For ransomware the runbook’s most important line is not a command — it is the decision tree: do not pay before legal and exec sign-off, do not restore from backups until you have validated the backups are clean and the persistence is removed, and confirm your immutable/offline backups exist before you touch the live environment. If recovery races eradication, you re-encrypt restored data.

Credential / identity compromise

A single compromised cloud identity can pivot to the whole tenant. Contain by disabling sign-in, revoking tokens, and rotating any secrets that identity could read.

# Entra: block sign-in immediately (Microsoft Graph / az CLI)
az ad user update --id attacker-victim@contoso.com --account-enabled false

# Revoke refresh tokens tenant-side for that principal
az rest --method POST \
  --uri "https://graph.microsoft.com/v1.0/users/{id}/revokeSignInSessions"

If the compromised principal is a service principal or had access to Key Vault, rotate every secret it could read — assume exfiltration. Disabling the identity does not invalidate secrets it already copied.

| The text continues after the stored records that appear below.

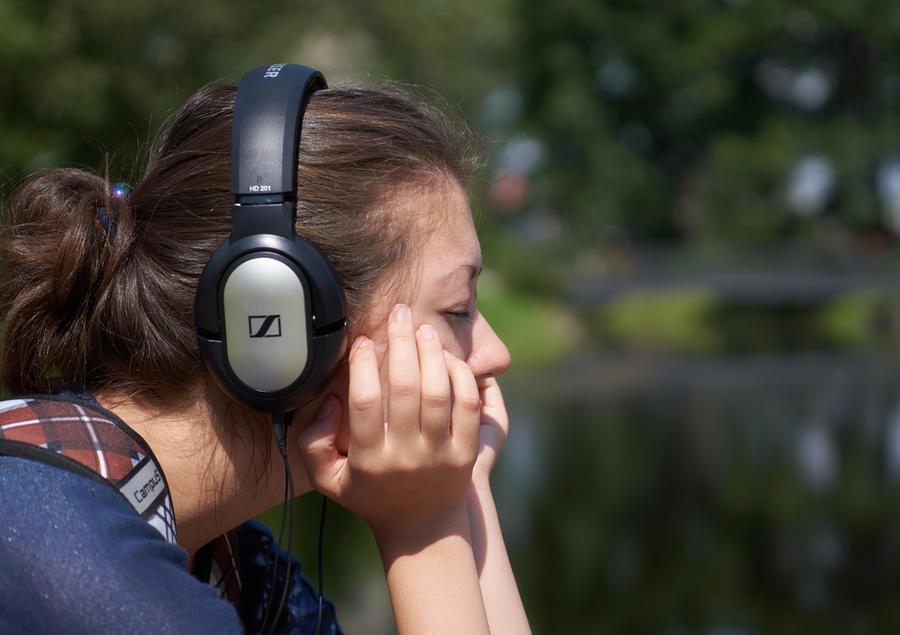 СМИ: Легальную музыку в социальных сетях можно будет слушать бесплатно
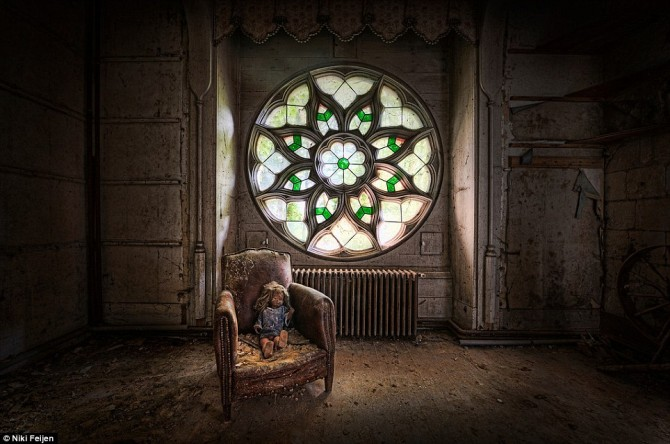 Niki Feijen - UrBex - Abandoned Buildings - Stain Glas and Doll - Chateau Clochard 15th Century church
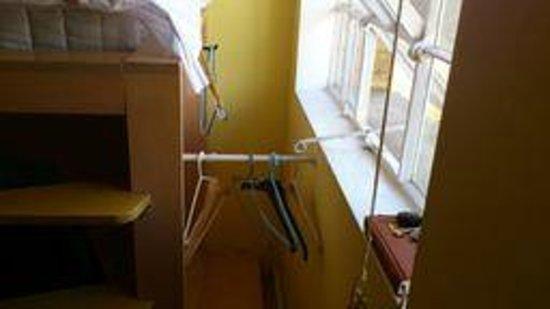 Stationroomz : The 'wardrobe'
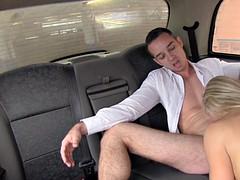 зрелую тетку в такси капоте для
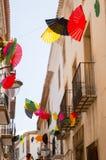 Ljusa fans ovanför den smala europeiska gatan Royaltyfria Bilder
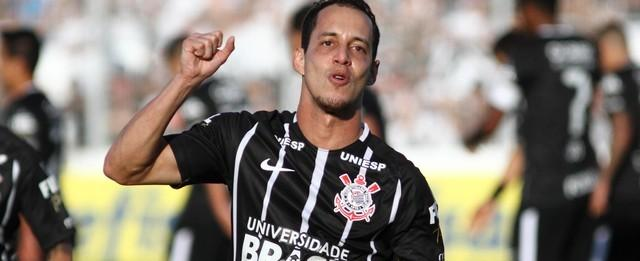 Corinthians vence o Ponte Preta e fica mais perto do título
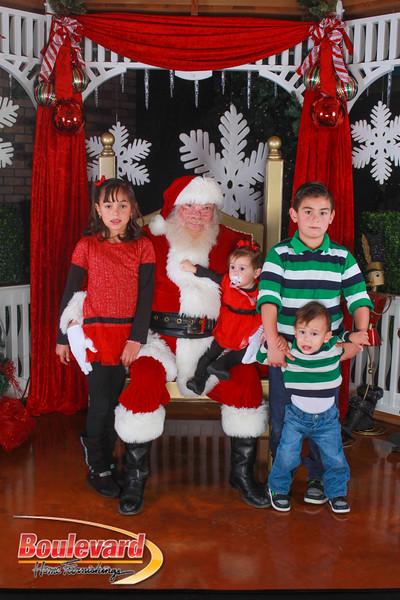 Santa 12-10-16-181.jpg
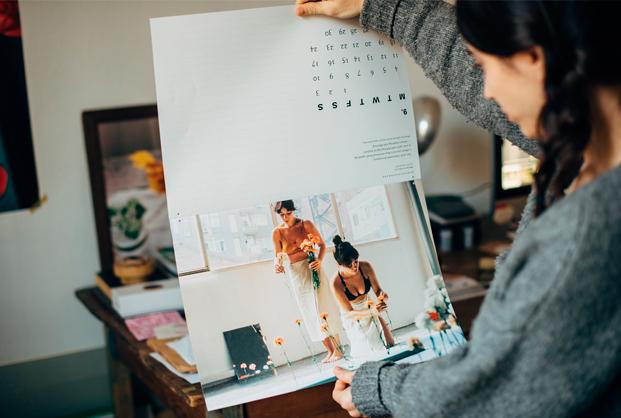monica bedmar con calendario fotografa en una entrevista de slowkind para diariodesign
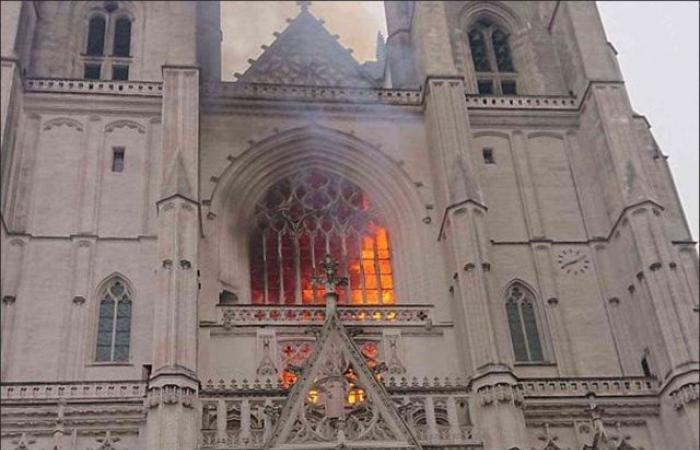 حريق ضخم يلتهم كاتدرائية نانت التاريخية غرب فرنسا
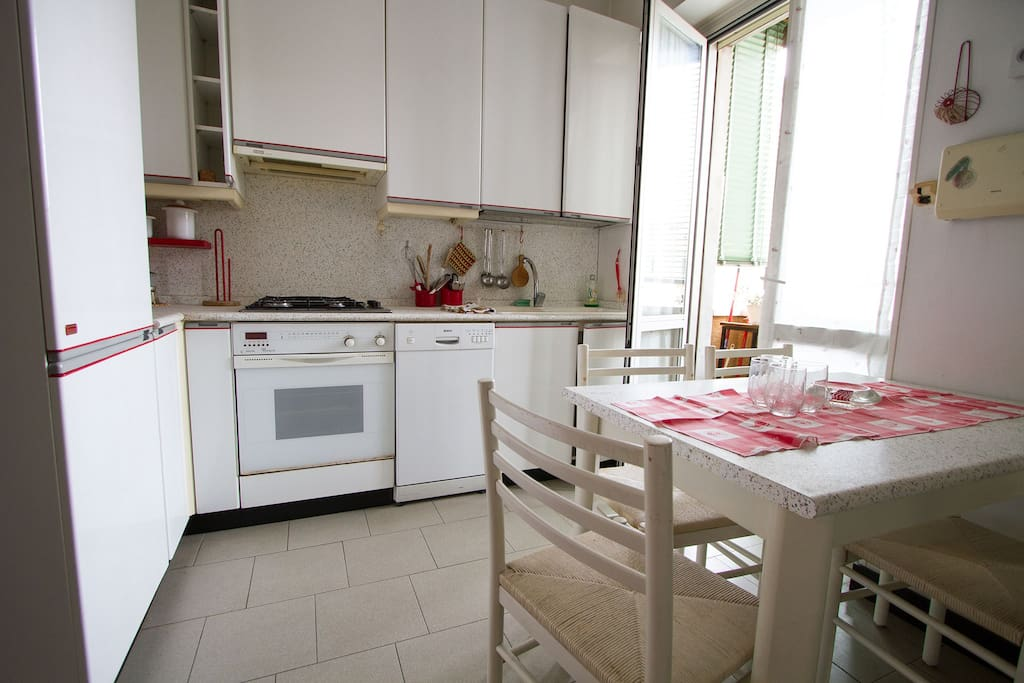 Spacious kitchen with everuthing one need to cook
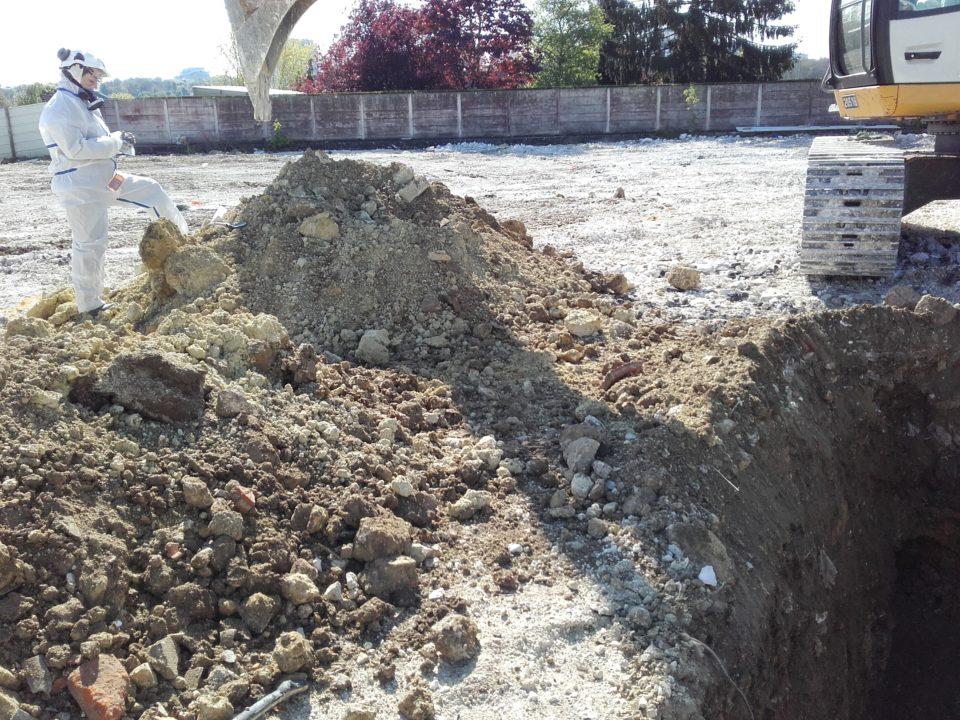 Recherche de matériaux amiantés dans les remblais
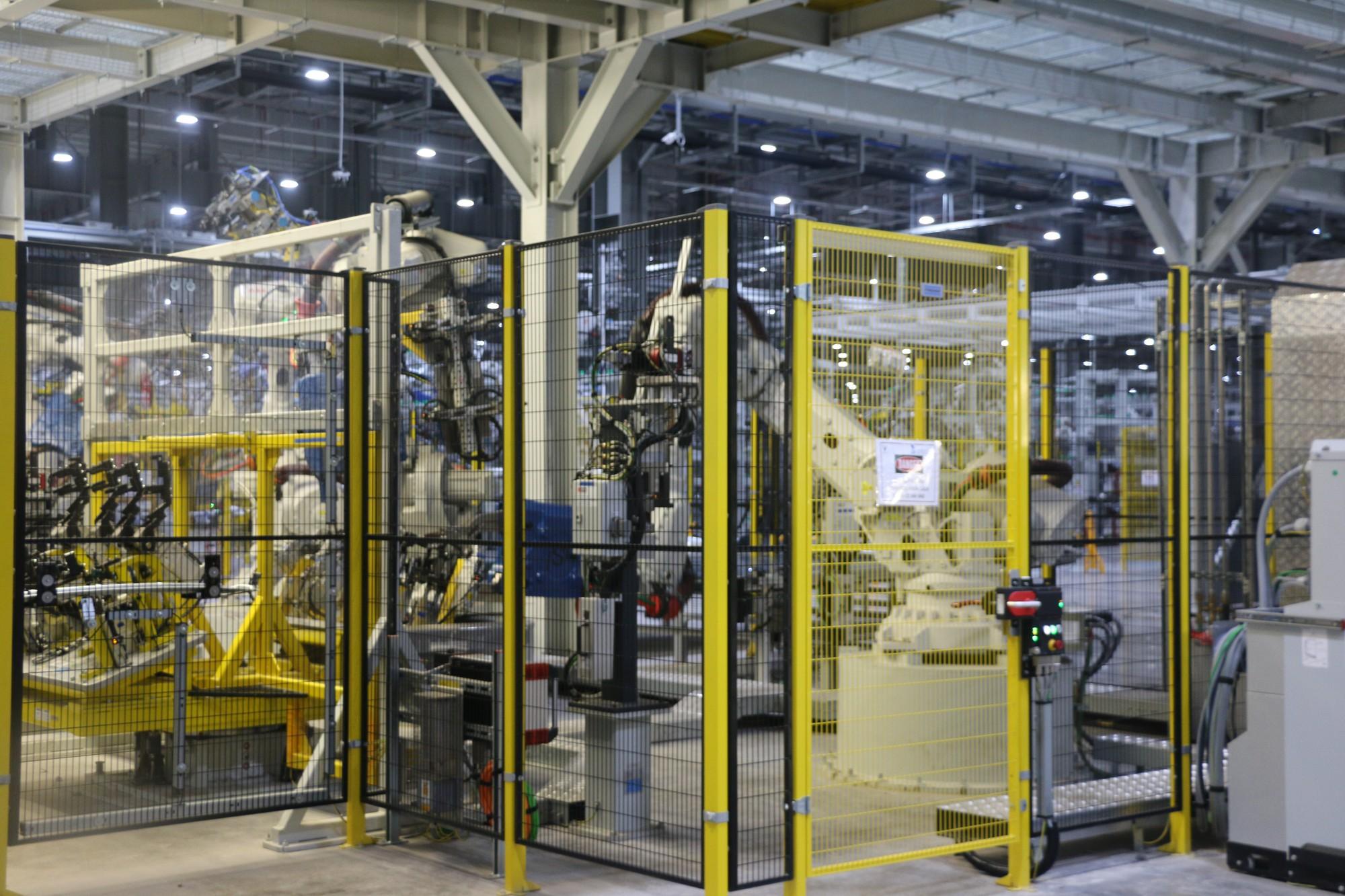 Xem quy trình lắp ráp ôtô VinFast trước ngày đi vào sản xuất thương mại - Ảnh 3.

4. Containment that preserves evidence

The tension in every containment decision is stop the bleeding versus keep the evidence. Resolve it with three rules baked into every runbook.

Isolate, don’t destroy. Network isolation, sign-in block, and session revocation stop spread without erasing state. Powering off a VM discards memory; deleting a mailbox rule discards proof of the technique.
Snapshot before you change. For any compute you will remediate, take a disk snapshot and capture memory first (see section 5). For identity, export the audit/sign-in records for the principal before you reset.
Disable, then delete — later. Malicious artifacts (inbox rules, OAuth grants, rogue accounts) get disabled immediately and removed only after evidence is acquired and the IC approves.

In cloud and identity systems, evidence has a clock on it. Sign-in logs, Unified Audit Log, and many control-plane logs have finite retention. The first containment action for an identity incident should preserve logs, not mutate state:

// Preserve the full sign-in trail for the principal BEFORE remediation.
// Run in Sentinel / Log Analytics and export the result set as evidence.
SigninLogs
| where TimeGenerated > ago(30d)
| where UserPrincipalName == "victim@contoso.com"
| project TimeGenerated, IPAddress, Location, AppDisplayName,
          ResultType, ResultDescription, RiskLevelDuringSignIn,
          AuthenticationRequirement, DeviceDetail, UserAgent
| sort by TimeGenerated asc

Tag isolated resources so nobody in operations “helpfully” reboots or rebuilds your evidence:

az resource tag --ids "$VM_ID" \
  --tags "ir-status=quarantine-do-not-touch" "ir-ticket=SEC-IR-1042" --is-incremental

5. Forensic acquisition in the cloud

Cloud forensics changes the acquisition model: you rarely image a physical disk, but you do capture managed-disk snapshots, memory, and — critically — the control-plane logs that have no on-prem equivalent. Acquire in volatility order: memory first (most perishable), then disk, then logs.

Memory. Capture live memory from the running, isolated host before any disk operation. On Azure VMs you can run an acquisition tool through Run Command without an interactive logon; AVML is the standard Linux acquirer.

# Acquire Linux memory on the isolated VM via Run Command (no SSH needed)
az vm run-command invoke \
  --resource-group rg-prod --name vm-web-03 \
  --command-id RunShellScript \
  --scripts "cd /tmp && ./avml mem.lime && ls -l mem.lime"

Disk. Snapshot the OS and data disks. A snapshot is your forensically sound, point-in-time copy; treat the snapshot — not the live disk — as the evidence object, copy it into an isolated, access-restricted forensics resource group, and compute a hash for chain of custody.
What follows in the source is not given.